!pip install folium
!pip install lxml
Annie Lu
CMSC320
Final Tutorial Project
Published December 15th, 2018
Last updated TBA, 2018
Despite being a developed country, the United States has considerable amount of income inequality. As an American issue, I want to explore (1) where income inequality resides using maps and (2) the various factors which could affect income. Since the dataset is large, I will look at this at regional level, the East Coast, rather than a national level. Specifically, nearby DC, Maryland, Virginia, Pennsylvania, Delaware, and New Jersey. Another objective of this tutorial is to try understanding the American Community Survey (ACS), because it seems to be a reliable, applicable source for U.S populations.
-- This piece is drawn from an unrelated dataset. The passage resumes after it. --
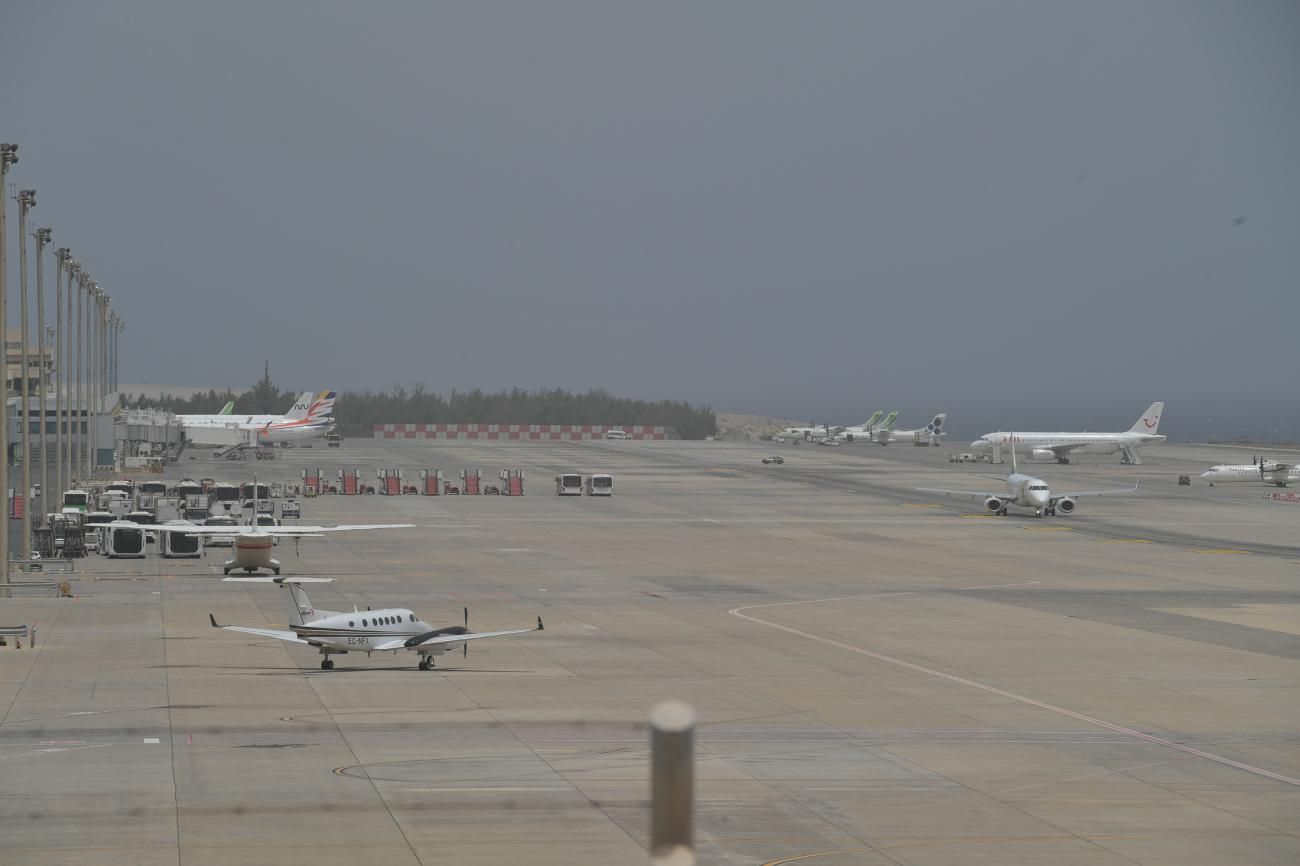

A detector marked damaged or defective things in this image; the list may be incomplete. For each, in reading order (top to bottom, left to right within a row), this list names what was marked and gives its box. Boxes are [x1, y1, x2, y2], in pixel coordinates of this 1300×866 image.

Quite a few libraries are used in this tutorial. Some fundamentals for data science are pandas and numpy. Pandas provides flexible data structures, series and dataframes, along with useful functions to manipulate them. Numpy is a powerful mathematical library which performs fast calculations since it is based in C.
import pandas as pd
import numpy as np
Libraries for Data Collection:
from bs4 import BeautifulSoup
import requests
Libraries for Data Analysis and Data Visualization:
import matplotlib.pyplot as plt
import sklearn
from sklearn.linear_model import LinearRegression
from sklearn.linear_model import LogisticRegression
import seaborn as sns
import folium
import branca
I'll also be using a tool called IPUMS which helps create a dataset of selected variables from one or multiple samples, such as the American Community Survey (ACS).
My data analysis/visualizations will, later on, rely on maps. Thus, it is necessary to collect geographical and location data. For a proper map with boundaries, I searched for json files which plotted either state or county boundaries by points. However, it was not enough to simply contain the boundaries; there also needed to be feature identification or properties, like state abbreviations and FIPS. The json files I ended up finding for the map, required corresponding state abbreviations and FIPS.
Some datasets did not have postal codes or FIPS, so I found a table online with both and parsed it using Beautiful Soup library.
r = requests.get("https://www.nrcs.usda.gov/wps/portal/nrcs/detail/?cid=nrcs143_013696")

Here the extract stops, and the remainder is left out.